About this exercise: Output each line of the data word for word, from the first through the line that holds "Exemplos de projetos", and leave off whatever follows.

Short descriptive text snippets

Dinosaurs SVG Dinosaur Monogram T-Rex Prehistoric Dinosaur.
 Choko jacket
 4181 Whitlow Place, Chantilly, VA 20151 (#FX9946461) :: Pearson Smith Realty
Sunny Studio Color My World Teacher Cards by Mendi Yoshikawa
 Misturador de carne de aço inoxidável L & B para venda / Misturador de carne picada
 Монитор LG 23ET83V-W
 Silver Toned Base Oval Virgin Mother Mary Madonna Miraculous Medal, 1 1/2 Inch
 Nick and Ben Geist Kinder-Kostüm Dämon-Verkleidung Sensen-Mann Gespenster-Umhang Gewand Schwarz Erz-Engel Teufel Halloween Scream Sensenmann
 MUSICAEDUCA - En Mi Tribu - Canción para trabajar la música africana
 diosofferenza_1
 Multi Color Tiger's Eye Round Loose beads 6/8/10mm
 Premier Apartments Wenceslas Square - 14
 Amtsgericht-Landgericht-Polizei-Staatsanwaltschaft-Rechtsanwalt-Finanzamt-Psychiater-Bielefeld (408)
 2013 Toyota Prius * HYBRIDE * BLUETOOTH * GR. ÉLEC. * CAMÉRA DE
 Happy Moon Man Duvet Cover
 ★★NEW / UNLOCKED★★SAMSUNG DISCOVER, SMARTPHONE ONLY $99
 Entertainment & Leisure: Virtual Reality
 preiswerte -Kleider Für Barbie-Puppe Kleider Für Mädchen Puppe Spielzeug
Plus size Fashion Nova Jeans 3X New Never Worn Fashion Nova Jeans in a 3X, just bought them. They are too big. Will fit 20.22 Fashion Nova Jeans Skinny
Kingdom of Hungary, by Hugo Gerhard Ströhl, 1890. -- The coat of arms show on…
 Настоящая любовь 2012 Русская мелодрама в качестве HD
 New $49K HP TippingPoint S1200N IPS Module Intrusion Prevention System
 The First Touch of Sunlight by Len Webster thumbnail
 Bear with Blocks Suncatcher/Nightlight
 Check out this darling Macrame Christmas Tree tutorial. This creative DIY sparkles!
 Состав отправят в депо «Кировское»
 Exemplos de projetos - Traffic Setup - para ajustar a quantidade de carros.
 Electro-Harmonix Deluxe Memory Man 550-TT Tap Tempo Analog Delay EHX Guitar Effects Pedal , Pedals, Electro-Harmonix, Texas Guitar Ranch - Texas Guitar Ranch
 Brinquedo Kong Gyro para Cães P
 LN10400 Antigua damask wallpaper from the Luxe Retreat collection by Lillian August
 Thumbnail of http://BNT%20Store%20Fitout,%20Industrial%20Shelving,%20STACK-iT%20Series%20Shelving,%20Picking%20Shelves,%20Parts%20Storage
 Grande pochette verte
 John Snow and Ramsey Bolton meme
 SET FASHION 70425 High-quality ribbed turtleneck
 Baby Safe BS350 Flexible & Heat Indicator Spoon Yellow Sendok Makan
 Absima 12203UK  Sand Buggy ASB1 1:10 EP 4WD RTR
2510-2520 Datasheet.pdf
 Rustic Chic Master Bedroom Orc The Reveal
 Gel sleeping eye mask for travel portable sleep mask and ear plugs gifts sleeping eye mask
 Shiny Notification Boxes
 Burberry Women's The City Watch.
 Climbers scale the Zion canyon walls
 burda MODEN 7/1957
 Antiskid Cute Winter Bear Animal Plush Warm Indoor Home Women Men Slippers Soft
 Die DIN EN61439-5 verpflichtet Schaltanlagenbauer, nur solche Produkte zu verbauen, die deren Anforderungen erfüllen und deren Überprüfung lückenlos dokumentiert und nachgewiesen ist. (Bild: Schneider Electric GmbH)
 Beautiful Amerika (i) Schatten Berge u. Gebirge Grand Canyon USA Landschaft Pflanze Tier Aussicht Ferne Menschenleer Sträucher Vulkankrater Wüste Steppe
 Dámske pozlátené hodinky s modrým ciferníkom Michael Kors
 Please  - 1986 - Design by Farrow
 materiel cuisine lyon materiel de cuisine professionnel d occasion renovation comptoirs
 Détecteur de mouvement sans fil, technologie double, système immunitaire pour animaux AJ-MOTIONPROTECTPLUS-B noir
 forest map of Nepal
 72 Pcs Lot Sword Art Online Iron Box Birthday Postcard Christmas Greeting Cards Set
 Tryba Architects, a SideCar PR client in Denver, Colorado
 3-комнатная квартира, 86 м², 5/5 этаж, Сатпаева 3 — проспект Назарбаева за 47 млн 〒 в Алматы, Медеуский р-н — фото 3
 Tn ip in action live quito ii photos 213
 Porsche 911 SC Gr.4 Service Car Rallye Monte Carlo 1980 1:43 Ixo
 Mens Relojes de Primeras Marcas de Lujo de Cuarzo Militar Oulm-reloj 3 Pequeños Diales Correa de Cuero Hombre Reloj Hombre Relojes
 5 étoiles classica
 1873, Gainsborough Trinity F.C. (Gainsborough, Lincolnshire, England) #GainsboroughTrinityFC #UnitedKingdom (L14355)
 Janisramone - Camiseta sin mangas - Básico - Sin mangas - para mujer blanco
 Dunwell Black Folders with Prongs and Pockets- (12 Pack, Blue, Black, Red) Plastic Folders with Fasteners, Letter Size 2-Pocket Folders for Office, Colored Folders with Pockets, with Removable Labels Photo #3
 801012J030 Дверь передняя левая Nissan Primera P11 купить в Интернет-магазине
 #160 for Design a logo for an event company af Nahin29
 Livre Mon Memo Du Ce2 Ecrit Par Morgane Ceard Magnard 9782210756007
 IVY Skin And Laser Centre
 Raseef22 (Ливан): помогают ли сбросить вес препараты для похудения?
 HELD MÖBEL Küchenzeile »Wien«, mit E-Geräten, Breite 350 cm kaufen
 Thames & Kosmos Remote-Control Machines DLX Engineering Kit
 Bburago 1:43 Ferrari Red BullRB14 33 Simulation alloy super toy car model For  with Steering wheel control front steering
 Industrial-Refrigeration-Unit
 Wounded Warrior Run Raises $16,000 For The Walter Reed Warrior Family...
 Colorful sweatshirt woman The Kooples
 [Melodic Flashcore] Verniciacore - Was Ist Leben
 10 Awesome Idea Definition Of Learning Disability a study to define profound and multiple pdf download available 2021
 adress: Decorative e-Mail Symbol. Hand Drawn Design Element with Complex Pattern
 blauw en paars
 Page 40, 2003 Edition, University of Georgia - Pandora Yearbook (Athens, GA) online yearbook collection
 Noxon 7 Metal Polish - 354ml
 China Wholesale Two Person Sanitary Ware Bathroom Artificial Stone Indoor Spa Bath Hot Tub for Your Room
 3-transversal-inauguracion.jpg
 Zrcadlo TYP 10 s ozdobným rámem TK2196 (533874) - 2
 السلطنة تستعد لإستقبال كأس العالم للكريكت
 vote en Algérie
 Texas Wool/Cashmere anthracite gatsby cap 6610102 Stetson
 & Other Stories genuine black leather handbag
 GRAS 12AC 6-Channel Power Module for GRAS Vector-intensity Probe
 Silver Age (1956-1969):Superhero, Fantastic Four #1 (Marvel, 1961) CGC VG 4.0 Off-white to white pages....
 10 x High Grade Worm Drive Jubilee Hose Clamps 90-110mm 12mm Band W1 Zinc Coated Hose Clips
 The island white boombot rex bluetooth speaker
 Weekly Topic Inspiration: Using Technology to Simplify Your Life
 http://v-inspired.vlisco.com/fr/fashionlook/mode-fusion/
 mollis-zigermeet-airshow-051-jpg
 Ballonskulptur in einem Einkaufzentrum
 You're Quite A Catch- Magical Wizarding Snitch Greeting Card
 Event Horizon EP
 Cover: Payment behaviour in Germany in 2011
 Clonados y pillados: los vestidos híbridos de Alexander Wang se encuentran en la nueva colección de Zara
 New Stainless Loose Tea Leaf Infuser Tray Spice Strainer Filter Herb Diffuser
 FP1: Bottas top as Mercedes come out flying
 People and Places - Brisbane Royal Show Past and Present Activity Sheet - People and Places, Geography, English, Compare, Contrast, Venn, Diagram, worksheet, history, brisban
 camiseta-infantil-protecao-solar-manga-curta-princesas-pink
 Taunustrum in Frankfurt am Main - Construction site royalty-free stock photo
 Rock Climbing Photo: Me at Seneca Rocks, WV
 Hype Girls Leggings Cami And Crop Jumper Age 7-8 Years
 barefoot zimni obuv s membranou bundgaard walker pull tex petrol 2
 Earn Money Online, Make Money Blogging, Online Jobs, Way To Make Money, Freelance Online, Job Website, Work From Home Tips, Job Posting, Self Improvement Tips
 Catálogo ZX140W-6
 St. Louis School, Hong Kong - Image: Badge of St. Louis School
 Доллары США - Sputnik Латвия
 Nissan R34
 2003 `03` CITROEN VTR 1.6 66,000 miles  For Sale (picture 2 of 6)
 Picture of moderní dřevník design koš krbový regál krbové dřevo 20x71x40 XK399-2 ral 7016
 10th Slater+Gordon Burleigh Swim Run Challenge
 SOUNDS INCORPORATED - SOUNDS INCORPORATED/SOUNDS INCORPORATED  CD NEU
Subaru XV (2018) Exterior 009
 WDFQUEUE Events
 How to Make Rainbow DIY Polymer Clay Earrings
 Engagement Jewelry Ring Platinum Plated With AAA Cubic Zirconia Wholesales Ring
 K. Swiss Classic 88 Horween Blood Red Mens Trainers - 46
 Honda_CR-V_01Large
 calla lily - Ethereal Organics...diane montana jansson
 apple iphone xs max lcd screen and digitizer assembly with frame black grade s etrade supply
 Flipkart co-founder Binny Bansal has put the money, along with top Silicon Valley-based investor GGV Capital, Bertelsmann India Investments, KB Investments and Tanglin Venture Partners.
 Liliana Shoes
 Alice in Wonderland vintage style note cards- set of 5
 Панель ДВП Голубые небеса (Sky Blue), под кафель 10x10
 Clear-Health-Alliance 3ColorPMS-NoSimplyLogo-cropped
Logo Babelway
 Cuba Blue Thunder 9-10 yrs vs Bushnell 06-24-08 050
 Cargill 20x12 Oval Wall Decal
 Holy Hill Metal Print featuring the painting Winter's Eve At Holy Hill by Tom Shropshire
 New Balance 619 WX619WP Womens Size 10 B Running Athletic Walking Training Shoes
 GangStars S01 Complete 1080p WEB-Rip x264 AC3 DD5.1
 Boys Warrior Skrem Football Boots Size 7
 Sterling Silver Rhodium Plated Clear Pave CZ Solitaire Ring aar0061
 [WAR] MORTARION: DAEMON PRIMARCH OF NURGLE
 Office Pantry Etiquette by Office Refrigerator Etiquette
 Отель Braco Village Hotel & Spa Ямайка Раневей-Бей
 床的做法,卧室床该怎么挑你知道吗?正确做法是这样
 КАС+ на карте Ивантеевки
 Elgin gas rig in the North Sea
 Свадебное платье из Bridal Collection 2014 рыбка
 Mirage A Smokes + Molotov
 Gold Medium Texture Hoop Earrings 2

Solution to this exercise:
Dinosaurs SVG Dinosaur Monogram T-Rex Prehistoric Dinosaur.
 Choko jacket
 4181 Whitlow Place, Chantilly, VA 20151 (#FX9946461) :: Pearson Smith Realty
Sunny Studio Color My World Teacher Cards by Mendi Yoshikawa
 Misturador de carne de aço inoxidável L & B para venda / Misturador de carne picada
 Монитор LG 23ET83V-W
 Silver Toned Base Oval Virgin Mother Mary Madonna Miraculous Medal, 1 1/2 Inch
 Nick and Ben Geist Kinder-Kostüm Dämon-Verkleidung Sensen-Mann Gespenster-Umhang Gewand Schwarz Erz-Engel Teufel Halloween Scream Sensenmann
 MUSICAEDUCA - En Mi Tribu - Canción para trabajar la música africana
 diosofferenza_1
 Multi Color Tiger's Eye Round Loose beads 6/8/10mm
 Premier Apartments Wenceslas Square - 14
 Amtsgericht-Landgericht-Polizei-Staatsanwaltschaft-Rechtsanwalt-Finanzamt-Psychiater-Bielefeld (408)
 2013 Toyota Prius * HYBRIDE * BLUETOOTH * GR. ÉLEC. * CAMÉRA DE
 Happy Moon Man Duvet Cover
 ★★NEW / UNLOCKED★★SAMSUNG DISCOVER, SMARTPHONE ONLY $99
 Entertainment & Leisure: Virtual Reality
 preiswerte -Kleider Für Barbie-Puppe Kleider Für Mädchen Puppe Spielzeug
Plus size Fashion Nova Jeans 3X New Never Worn Fashion Nova Jeans in a 3X, just bought them. They are too big. Will fit 20.22 Fashion Nova Jeans Skinny
Kingdom of Hungary, by Hugo Gerhard Ströhl, 1890. -- The coat of arms show on…
 Настоящая любовь 2012 Русская мелодрама в качестве HD
 New $49K HP TippingPoint S1200N IPS Module Intrusion Prevention System
 The First Touch of Sunlight by Len Webster thumbnail
 Bear with Blocks Suncatcher/Nightlight
 Check out this darling Macrame Christmas Tree tutorial. This creative DIY sparkles!
 Состав отправят в депо «Кировское»
 Exemplos de projetos - Traffic Setup - para ajustar a quantidade de carros.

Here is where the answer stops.